▶ PAGE EXCERPT
BEGIN

Regardless of the precise reasons why some mice did not respond, our findings that increases in LC TH and DBH mRNA levels, and in spinal cord NA levels, occurred in responders supports the premise that beneficial effects of vindeburnol are due, at least in part, to improvement of LC function. In those mice, measurements of spinal cord NA showed an approximate 50% increase over levels measured in vehicle-treated mice. However, these values (300 pg/mg wet weight) are still significantly reduced as compared with levels measured in non-immunized mice. One possible explanation is that during EAE, there is not only reduced production of NA, but increased metabolism. NA (as well as other catecholamines) are metabolized by a variety of enzymes including catecholamine-O-methyl transferase (COMT) and monoamine oxidase (MAO). Both MAO and COMT are ubiquitous enzymes expressed throughout the CNS including in the spinal cord (Hong et al. 1998; Samantaray et al. 2008), and both have been shown to be increased in neurological diseases including amyotrophic lateral sclerosis (Ekblom et al. 1993). MAO inhibitors have shown efficacy in MOG peptide induced EAE (Musgrave et al. 2011), while COMT inhibitors are now used in Parkinson’s disease as adjuncts to treatment with levodopa (Marin and Obeso 2010). Treatments to increase CNS NA levels, either by directly targeting the LC, or by use of NA precursors such as droxidopa (Simonini et al. 2010) may therefore benefit by co-administration of MAO or COMT inhibitors.
In conclusion, the current data suggest that treatment with vindeburnol can provide benefit in EAE, and is associated with positive effects on LC physiology. Vindeburnol is now being tested in phase I clinical trials in France for treatment of clinical resistant depression (http://www.biocortech.com/newEvents.php?news=2010), based on its ability to increase blood flow to the brain. Positive findings from those studies together with our current findings could provide the basis for testing of vindeburnol in MS patients.

END

▶ REQUIRED ACTIONS
1) Rewrite everything in the vindeburnol passage from "In conclusion, the" down to "in MS patients.", substituting "patients with multiple sclerosis" for "MS patients".
2) According to the vindeburnol passage, by roughly how much did spinal cord NA in responding mice exceed the levels in vehicle-treated mice?

▶ Dataset excerpts
BEGIN

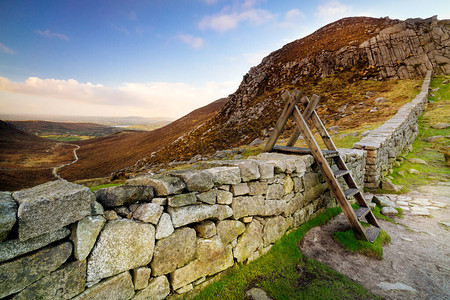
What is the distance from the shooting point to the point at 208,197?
323 centimetres

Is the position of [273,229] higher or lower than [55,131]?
higher

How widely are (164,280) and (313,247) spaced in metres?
3.25

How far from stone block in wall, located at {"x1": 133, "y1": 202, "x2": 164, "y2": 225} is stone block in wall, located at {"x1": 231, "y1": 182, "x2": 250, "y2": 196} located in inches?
54.5

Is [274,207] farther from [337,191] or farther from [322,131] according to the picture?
[322,131]

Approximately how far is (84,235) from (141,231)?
0.61 m

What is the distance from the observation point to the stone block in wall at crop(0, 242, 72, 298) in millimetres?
Answer: 1744

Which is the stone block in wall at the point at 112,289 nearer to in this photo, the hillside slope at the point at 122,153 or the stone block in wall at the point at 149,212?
the stone block in wall at the point at 149,212

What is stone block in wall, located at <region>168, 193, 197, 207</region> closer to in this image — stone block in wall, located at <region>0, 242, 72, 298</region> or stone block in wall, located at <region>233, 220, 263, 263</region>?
stone block in wall, located at <region>0, 242, 72, 298</region>

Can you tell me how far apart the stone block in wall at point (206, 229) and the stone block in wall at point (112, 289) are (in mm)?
1102

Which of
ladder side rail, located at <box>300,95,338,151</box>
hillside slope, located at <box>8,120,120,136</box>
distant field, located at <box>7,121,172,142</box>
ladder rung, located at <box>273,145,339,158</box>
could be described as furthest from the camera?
hillside slope, located at <box>8,120,120,136</box>

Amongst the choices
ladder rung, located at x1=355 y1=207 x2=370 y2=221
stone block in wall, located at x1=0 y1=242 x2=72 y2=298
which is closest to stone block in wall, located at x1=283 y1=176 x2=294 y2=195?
ladder rung, located at x1=355 y1=207 x2=370 y2=221

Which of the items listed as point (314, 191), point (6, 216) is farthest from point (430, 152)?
point (6, 216)

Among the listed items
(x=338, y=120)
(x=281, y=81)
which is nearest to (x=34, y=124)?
(x=281, y=81)

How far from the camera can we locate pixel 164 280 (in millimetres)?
2773
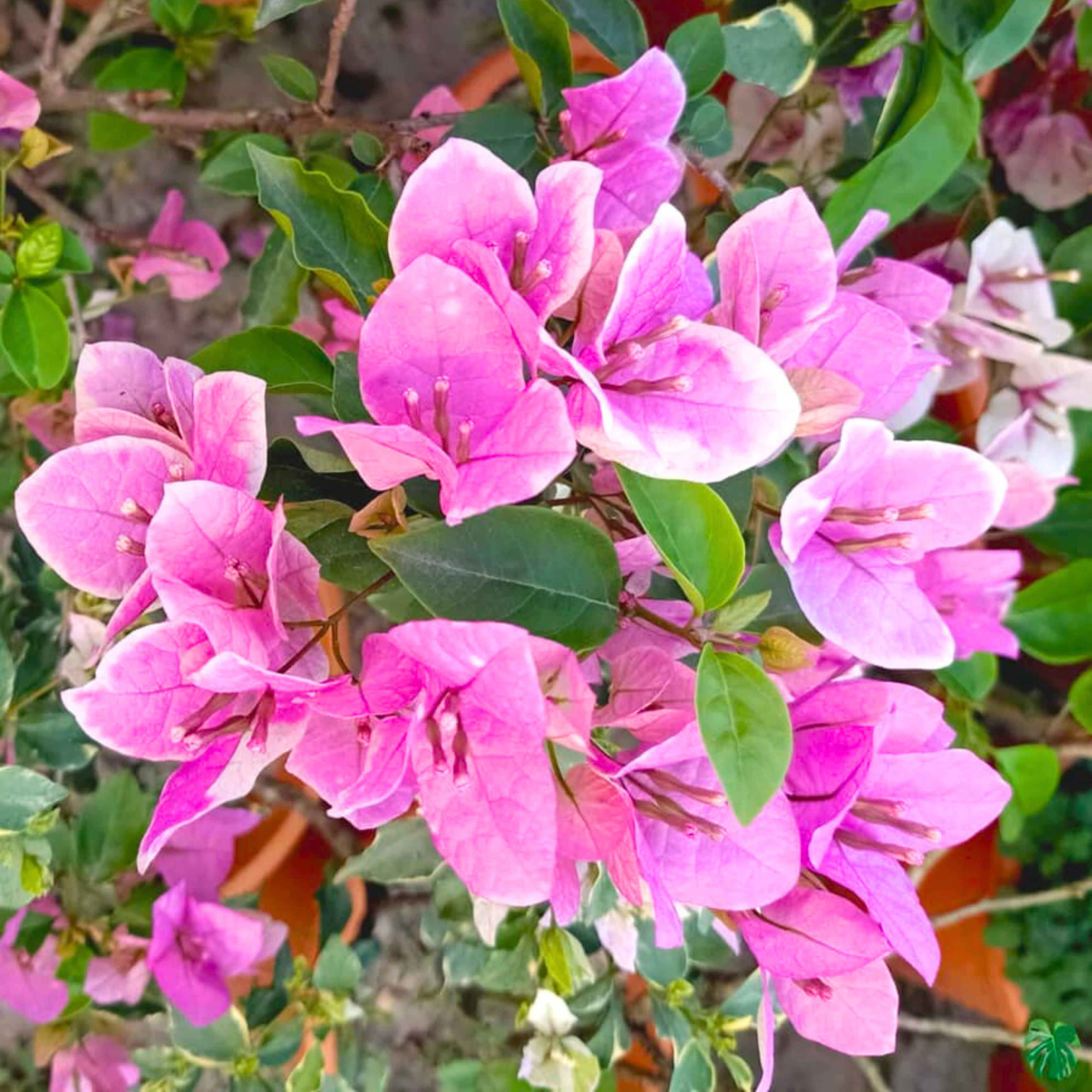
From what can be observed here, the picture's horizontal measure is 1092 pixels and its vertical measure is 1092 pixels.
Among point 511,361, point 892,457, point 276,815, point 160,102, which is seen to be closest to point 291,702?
point 511,361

END

▶ RESULTS BY TASK
1)
In conclusion, the current data suggest that treatment with vindeburnol can provide benefit in EAE, and is associated with positive effects on LC physiology. Vindeburnol is now being tested in phase I clinical trials in France for treatment of clinical resistant depression (http://www.biocortech.com/newEvents.php?news=2010), based on its ability to increase blood flow to the brain. Positive findings from those studies together with our current findings could provide the basis for testing of vindeburnol in patients with multiple sclerosis.

2) By approximately 50%.